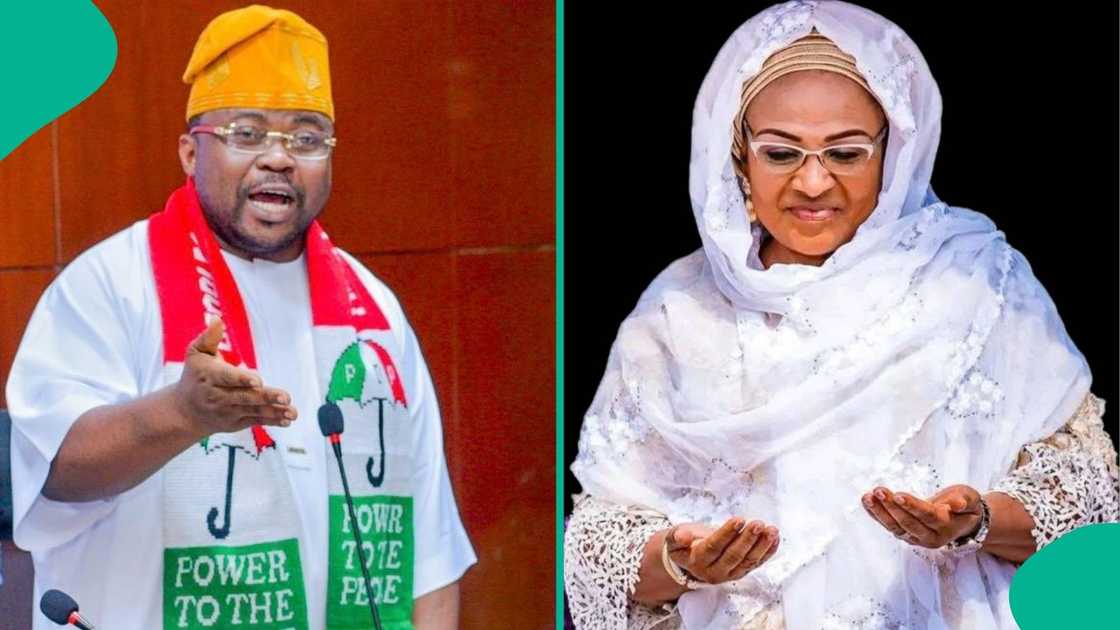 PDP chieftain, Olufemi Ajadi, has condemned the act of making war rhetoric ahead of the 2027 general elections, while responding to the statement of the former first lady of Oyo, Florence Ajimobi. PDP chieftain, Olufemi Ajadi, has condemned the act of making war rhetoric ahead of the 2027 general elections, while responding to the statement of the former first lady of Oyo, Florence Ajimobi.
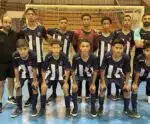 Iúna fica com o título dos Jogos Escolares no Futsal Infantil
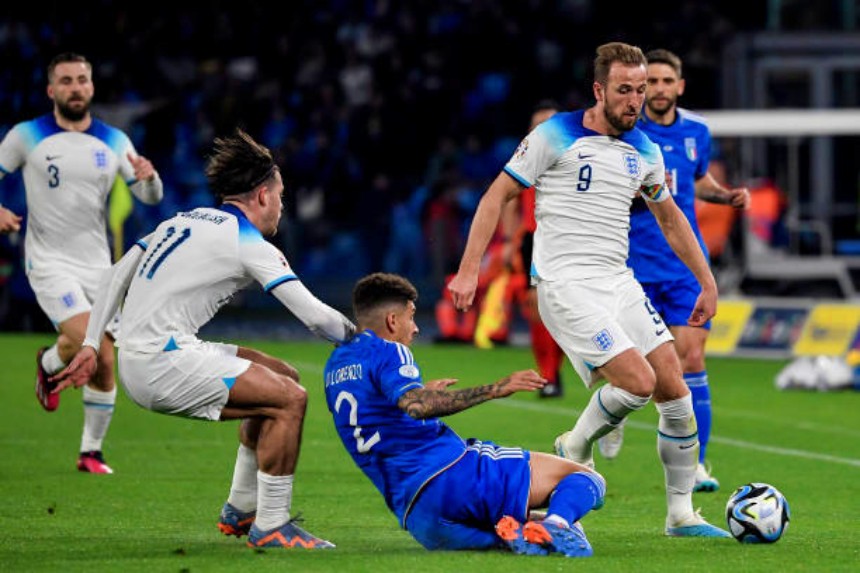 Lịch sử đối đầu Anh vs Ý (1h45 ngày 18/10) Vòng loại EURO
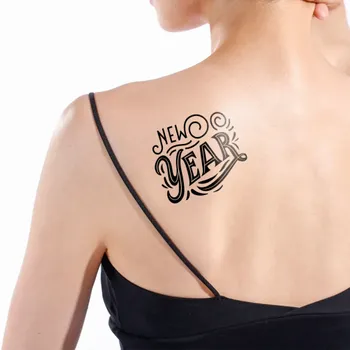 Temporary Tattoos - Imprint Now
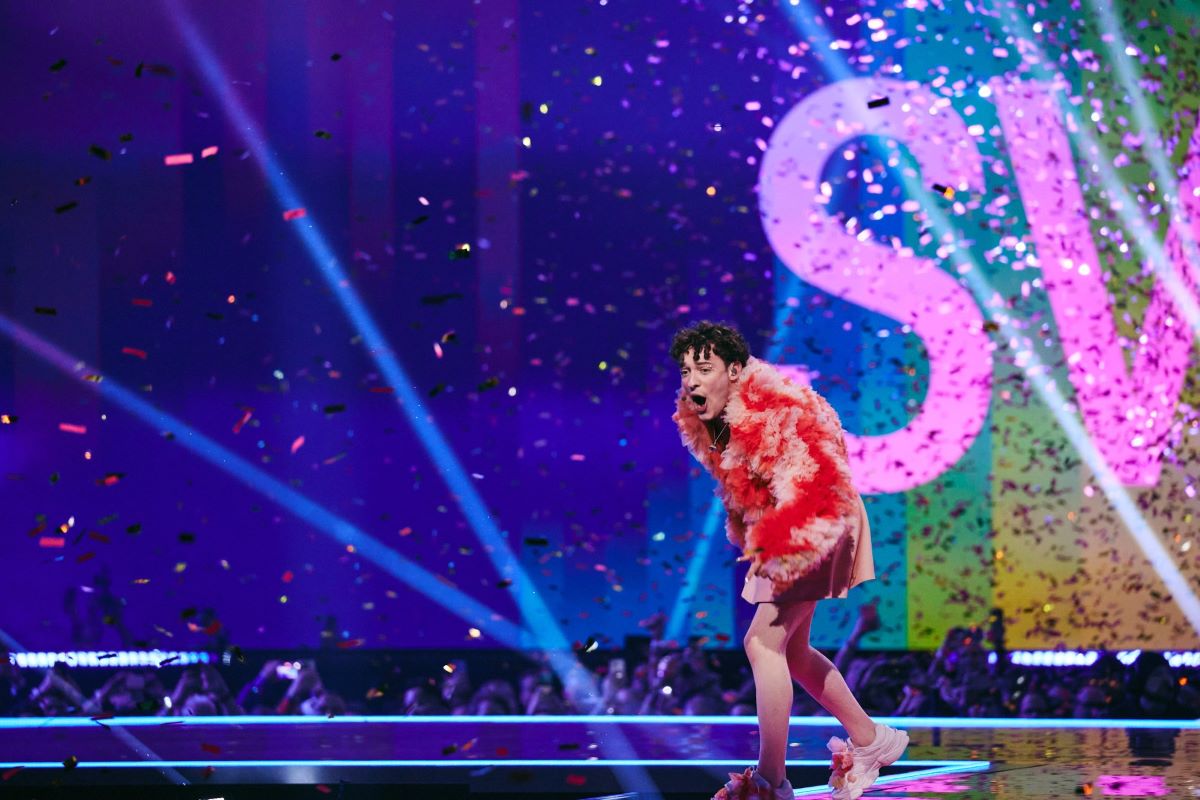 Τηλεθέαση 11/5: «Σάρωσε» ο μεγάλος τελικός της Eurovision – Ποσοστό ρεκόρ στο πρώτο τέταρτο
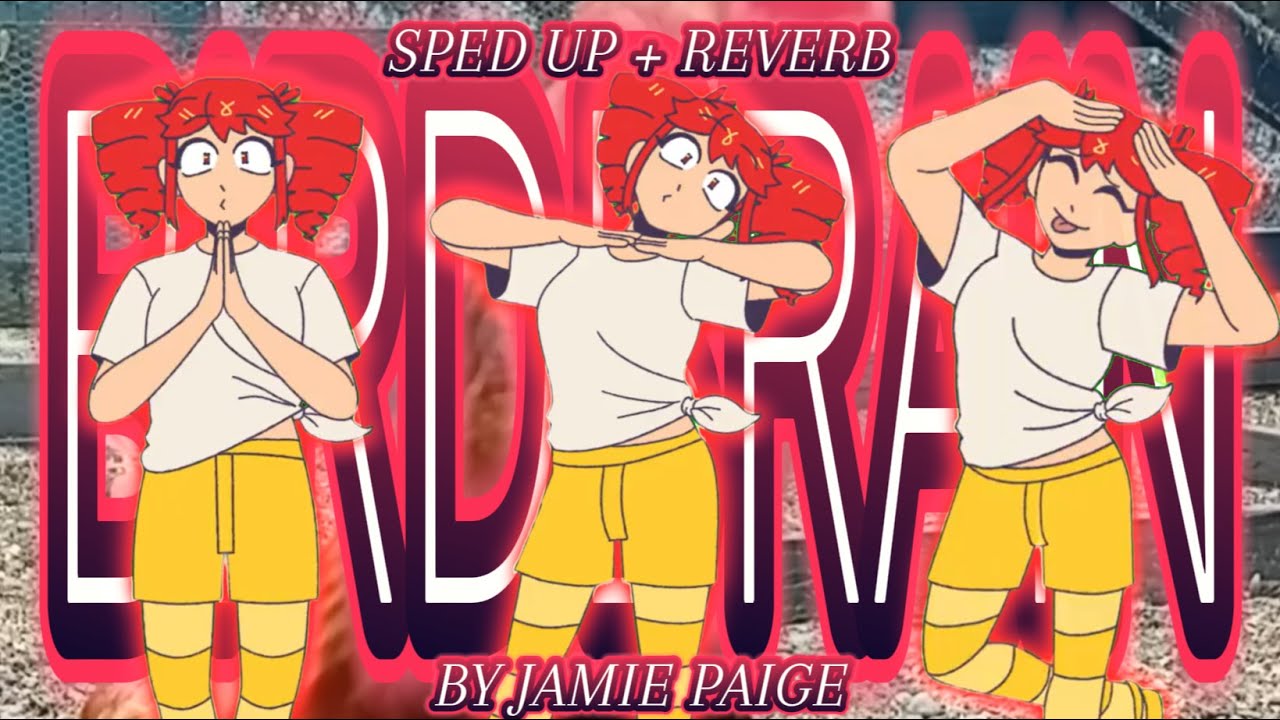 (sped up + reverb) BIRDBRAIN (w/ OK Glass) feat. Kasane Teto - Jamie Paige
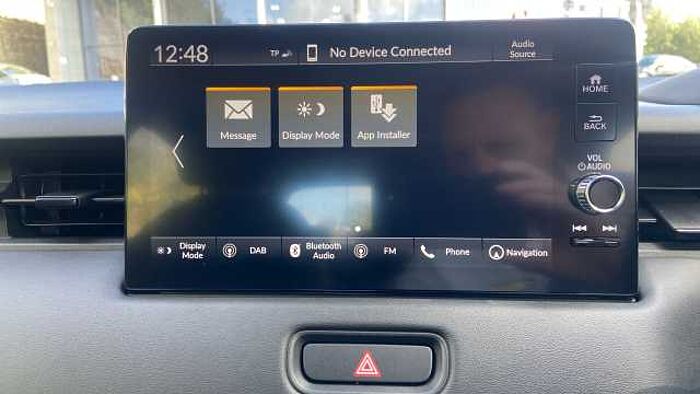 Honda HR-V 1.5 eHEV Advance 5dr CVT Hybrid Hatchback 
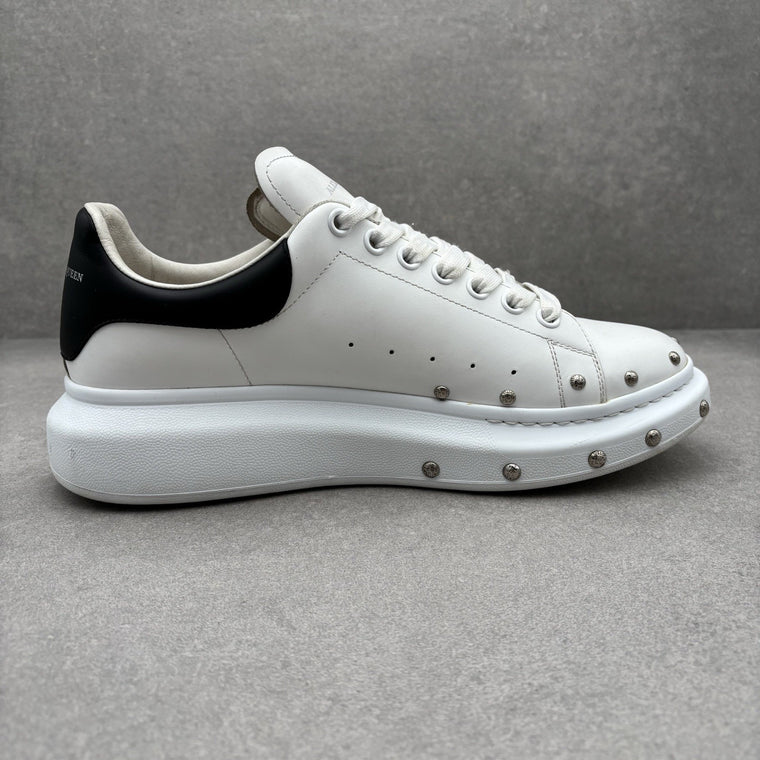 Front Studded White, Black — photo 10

= = = = =

### TASK DIRECTIONS
Rewrite the entries above with every "PDP chieftain" changed to "PDP leader" and nothing else altered. Omit the pictures from your answer.

### EXERCISE ANSWER
 PDP leader, Olufemi Ajadi, has condemned the act of making war rhetoric ahead of the 2027 general elections, while responding to the statement of the former first lady of Oyo, Florence Ajimobi. PDP leader, Olufemi Ajadi, has condemned the act of making war rhetoric ahead of the 2027 general elections, while responding to the statement of the former first lady of Oyo, Florence Ajimobi.
 Iúna fica com o título dos Jogos Escolares no Futsal Infantil
 Lịch sử đối đầu Anh vs Ý (1h45 ngày 18/10) Vòng loại EURO
 Temporary Tattoos - Imprint Now
 Τηλεθέαση 11/5: «Σάρωσε» ο μεγάλος τελικός της Eurovision – Ποσοστό ρεκόρ στο πρώτο τέταρτο
 (sped up + reverb) BIRDBRAIN (w/ OK Glass) feat. Kasane Teto - Jamie Paige
 Honda HR-V 1.5 eHEV Advance 5dr CVT Hybrid Hatchback 
 Front Studded White, Black — photo 10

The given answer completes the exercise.